Articles of 2008
It's Time To Hang Up The Gloves, Roy
It’s time for Roy Jones Jr. to hang up the gloves.
After being thoroughly out-boxed, outhustled, and out-skilled by Wales’ Joe Calzaghe on November 8th, the 38-year-old Jones would be crazy to continue his fight career, which has probably lasted five years too long. Jones was great, perhaps the greatest, but he’s now a shell of his former self. Fighting on any longer would be an embarrassment to his name.
It’s a shame that Jones’ career had to end this way. He could have retired after moving up to heavyweight to win John Ruiz’s portion of the heavyweight title in 2003. He could have called it quits after edging Antonio Tarver in a historic move down to capture the light-heavyweight championship just eight months after the Ruiz win. And he could have taken a different route than fighting Tarver in a rematch – a route that wouldn’t have left him knocked silly in consecutive fights.
But instead, Jones let what made him great, pride, get in the way of emphatically capping off one of the most exciting careers in sports history. He carried on, lost to Tarver in the rematch, and refused to admit that his reflexes had diminished to the point where he couldn’t bang with the world’s best. Jones lost four of his last seven fights convincingly; in the fifteen preceding years and fifty preceding fights, he had lost only once, and the defeat was via questionable disqualification.
Jones’ legacy after beating Tarver was secure. He was a five-time champion in four weight divisions. He had avenged his only career loss with a first-round knockout. He was “Mr. Unstoppable,” “RJ,” and “pound-for-pound the baddest.” But his ego refused to let him walk away. Tarver had given Jones all he could handle in the pair’s first encounter, and Jones felt the need to punish the fellow Florida native for the close fight. And that’s when everything came tumbling down – Jones’ perfect resume became blemished.
Pundits of today and tomorrow will undoubtedly argue Jones’ merit as an all-time great. He’s a sure-lock Hall of Famer, but writers and fans have yet to come to a consensus on Jones’ status amongst all-time pound-for-pound lists. The biggest question that will be debated is if Jones’ latest four losses are indicative of what would have happened had he faced better opponents in his prime.
My personal view is that the past four years of Jones’ career do not reflect his prime-years greatness, nor should they affect his legacy. Athletes cannot be held responsible for getting old.

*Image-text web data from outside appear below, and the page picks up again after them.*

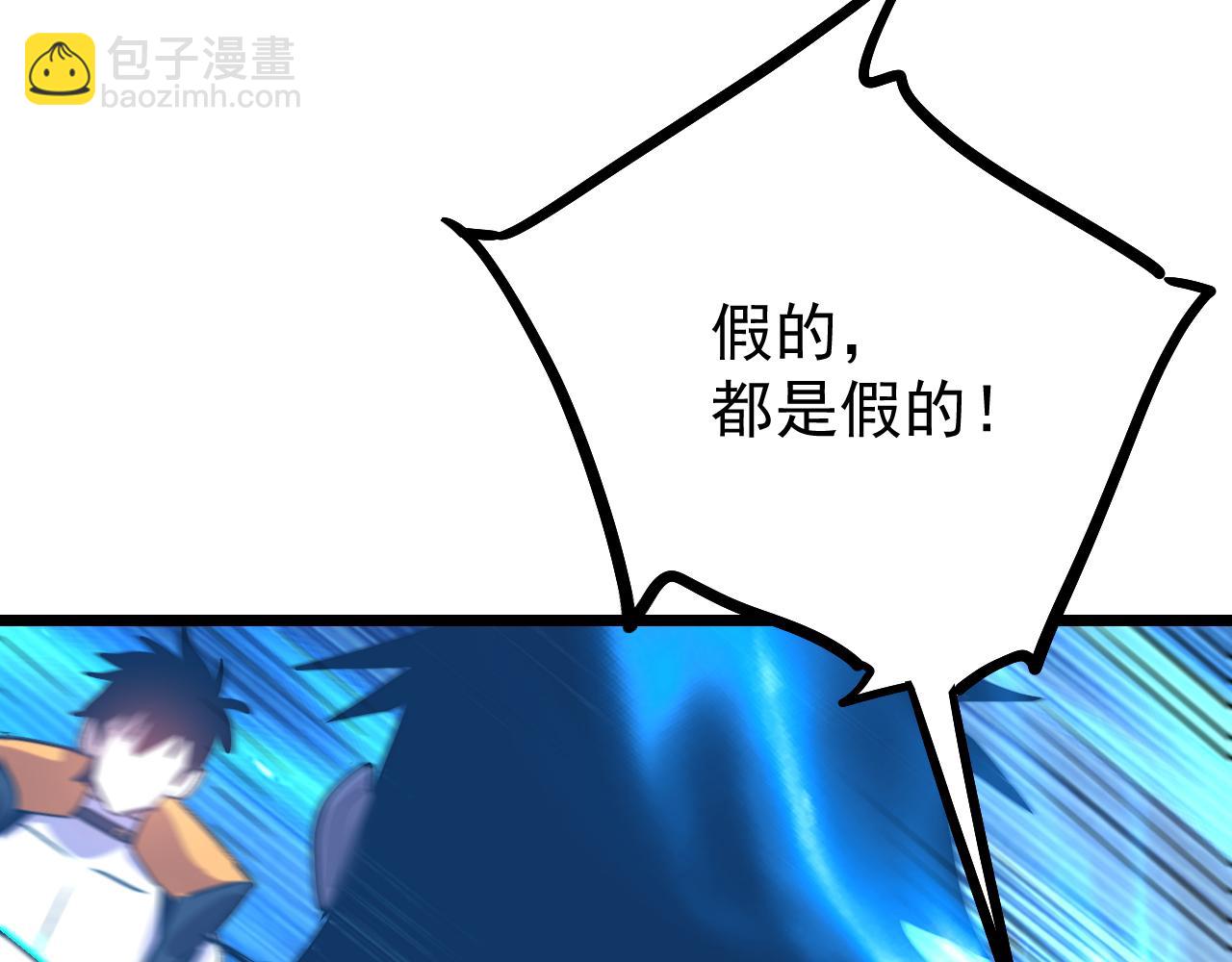 第113话 找到我68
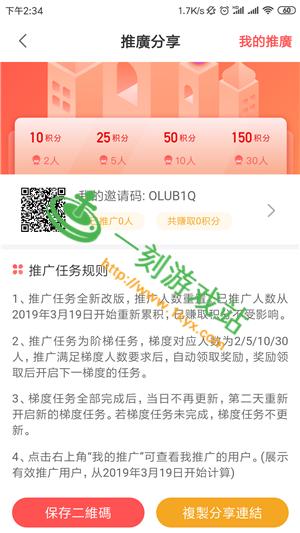 lespark邀请码怎么获得图标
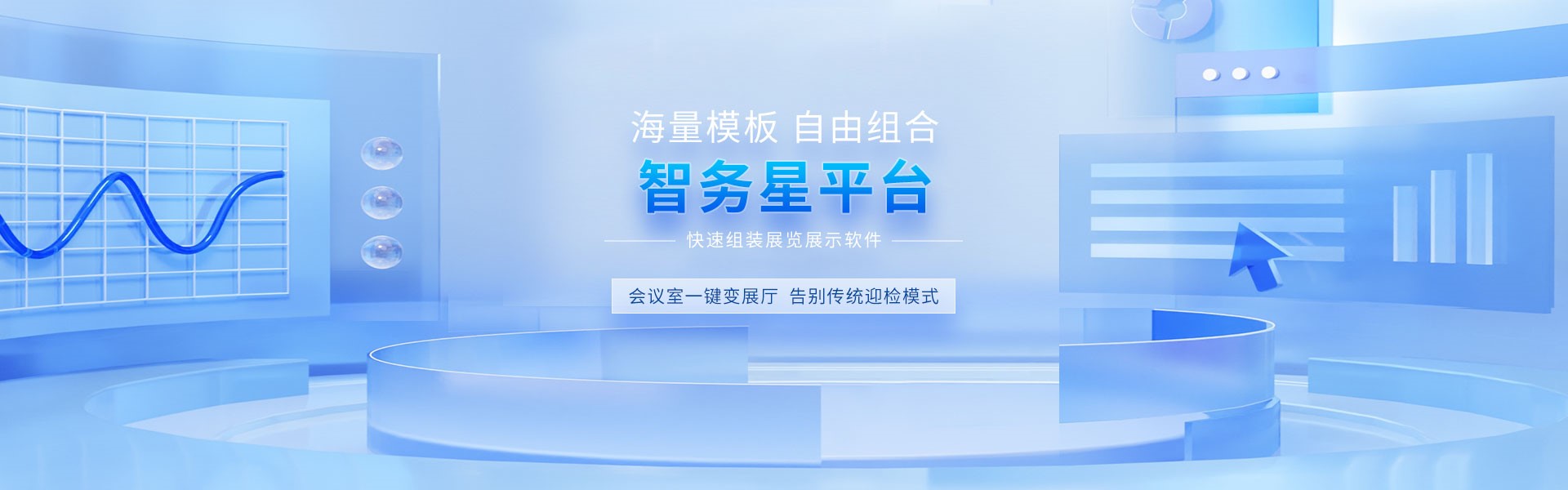 智務星軟件平臺，快捷打造智慧黨建陣地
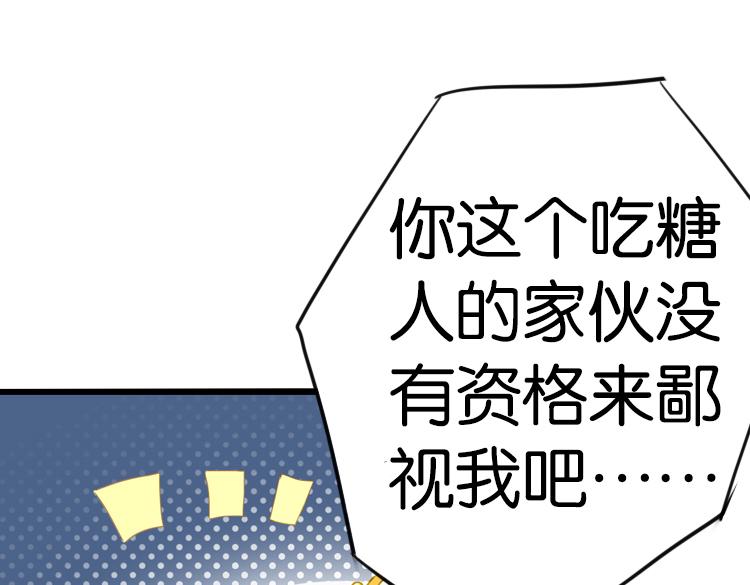 045决战紫鸾峰（二）5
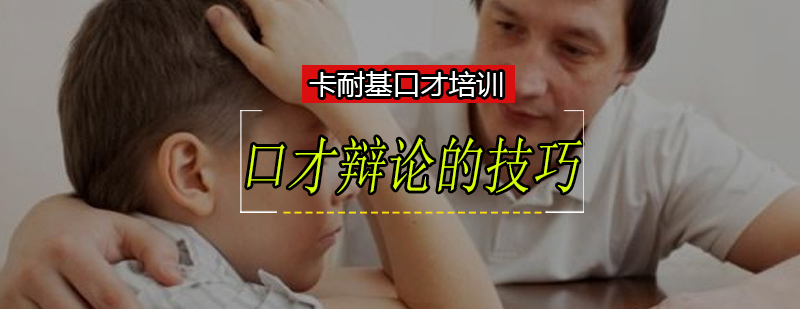 辩论技巧场景应用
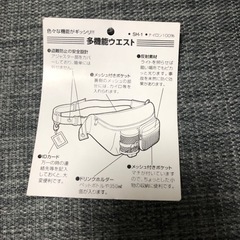 未使用　多機能ウエストポーチの画像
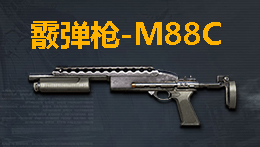 M88C霰弹枪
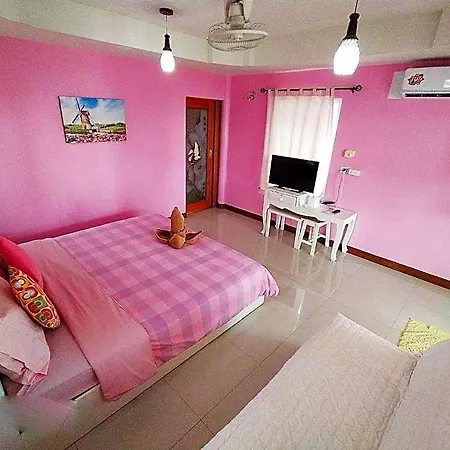 Baan Im Em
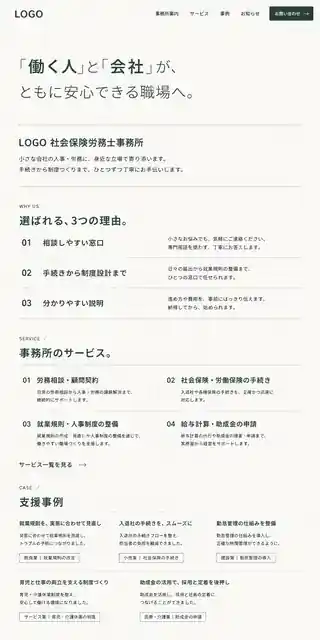 士業・医療・教育 03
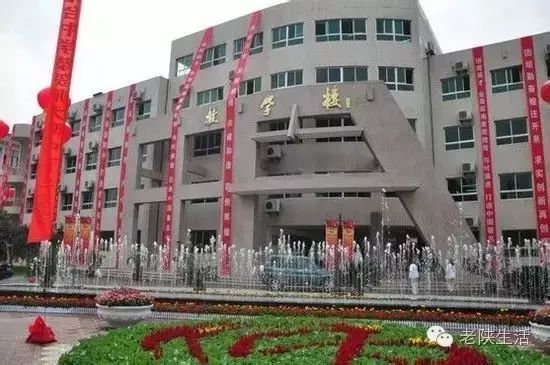 西安排前十的高中_西安高中排名前100_西安高中排名前50名的学校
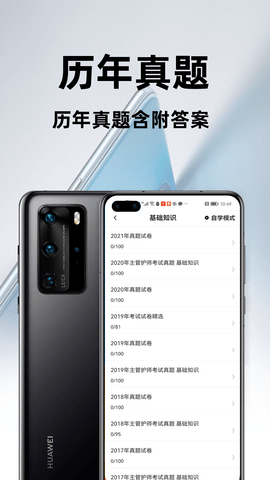 百分题库截图3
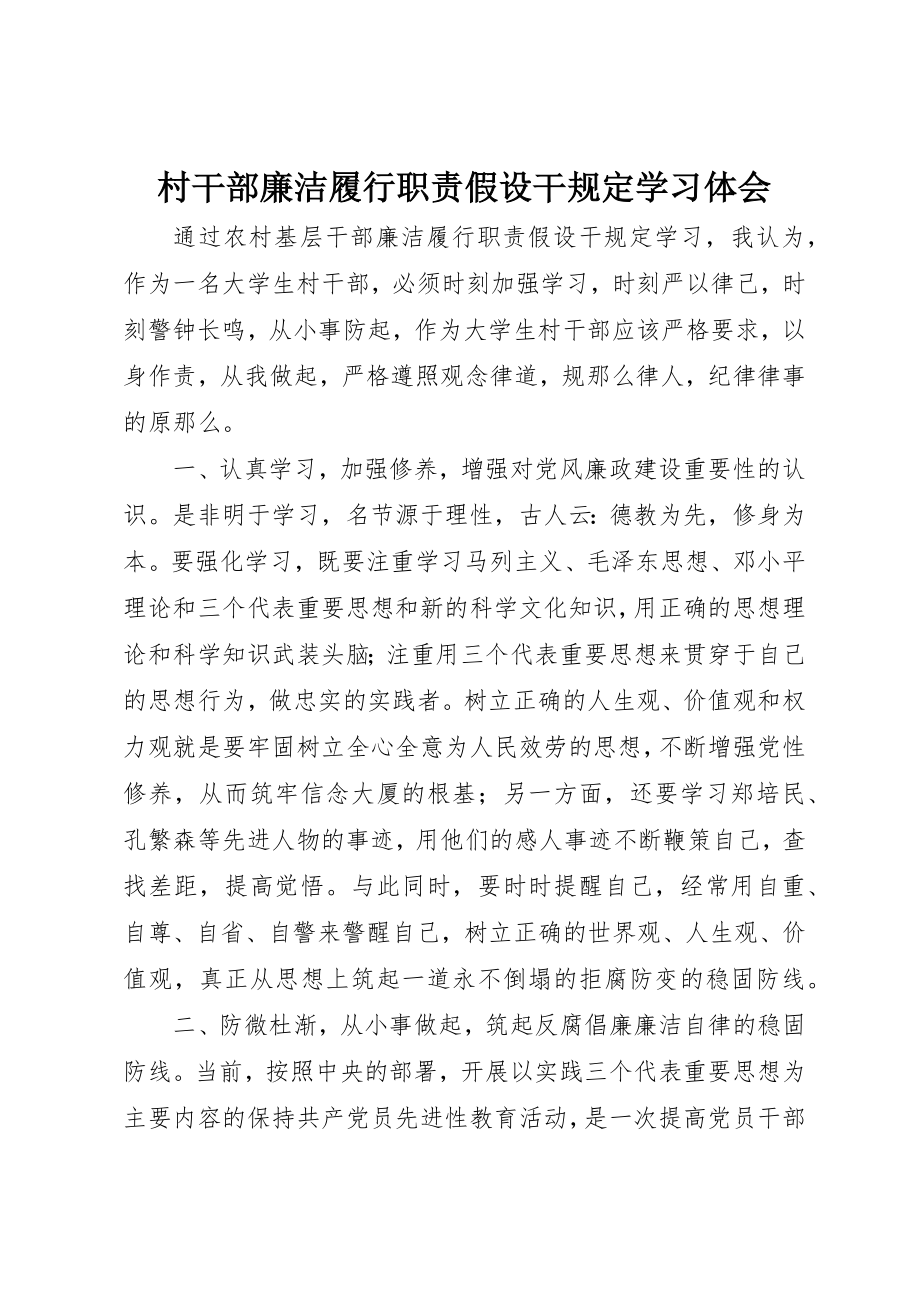 2023年村干部廉洁履行职责若干规定学习体会新编.docx_第1页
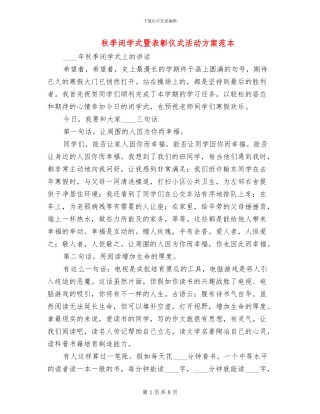 秋季闭学式暨表彰仪式活动方案范本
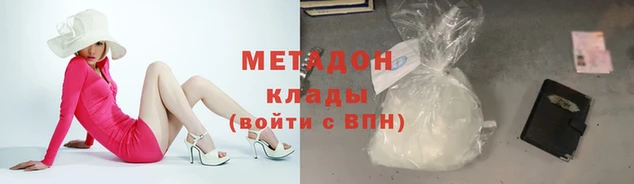 MDMA Premium VHQ Бугульма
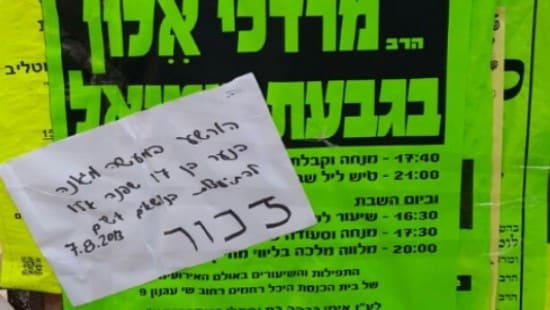 אהרן והב - סוכנות הידיעות חדשות 24 צילום: אהרן והב - סוכנות הידיעות חדשות 24 חדשות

Jones, many experts argue, would have been beaten by Tarver and Calzaghe, fighters of a class Jones rarely fought throughout his career, in his prime. But basing those assumptions on Jones’ recent fights against the two southpaws is ludicrous. Jones’ success in the ring has always been based on his extraordinary reflexes. His ability to duck a punch and counter with lightning-fast hands always allowed him to handle bigger and stronger opponents with ease. But those reflexes, which clearly diminished with Jones’ age, were long-gone when he shared the ring with Tarver and Calzaghe. The old Jones was a far different fighter than the prime Jones, and the old Jones was the one who Tarver and Calzaghe got to beat up on.
If anything, Jones’ first fight against Tarver should be the most efficient gauge as to how he would have handled Tarver in his prime. In that bout, Jones – who had to lose over ten pounds of muscle in a matter of weeks as he moved from heavyweight to light-heavyweight – dug down deep to squeak out a decision, and the dynamic physical gifts that once made him so special were no longer there. If a 34-year old, muscle-depleted Jones could have taken Tarver, then his 32-year-old self, equipped with faster hands and better defensive maneuvers, would have destroyed “The Magic Man.”
Whether or not a prime Jones would have beaten Calzaghe is debatable, but the Jones who fought Calzaghe on Saturday was the worst Jones the boxing public has ever seen. Jones’ other mega fights, against Bernard Hopkins, James Toney, and John Ruiz, are far better indicators of his greatness than the Calzaghe loss because Jones was at his best when he fought them.
My hope is that Jones will walk away from boxing with his head held high. To lose to a rival in a farewell bout is hard to swallow, but what Jones accomplished in the ring in his first 50 fights far overshadows the bad that happened in his last seven.
It’s time for Jones to hang up the gloves. But he can retire knowing that he was one of the best to ever put them on.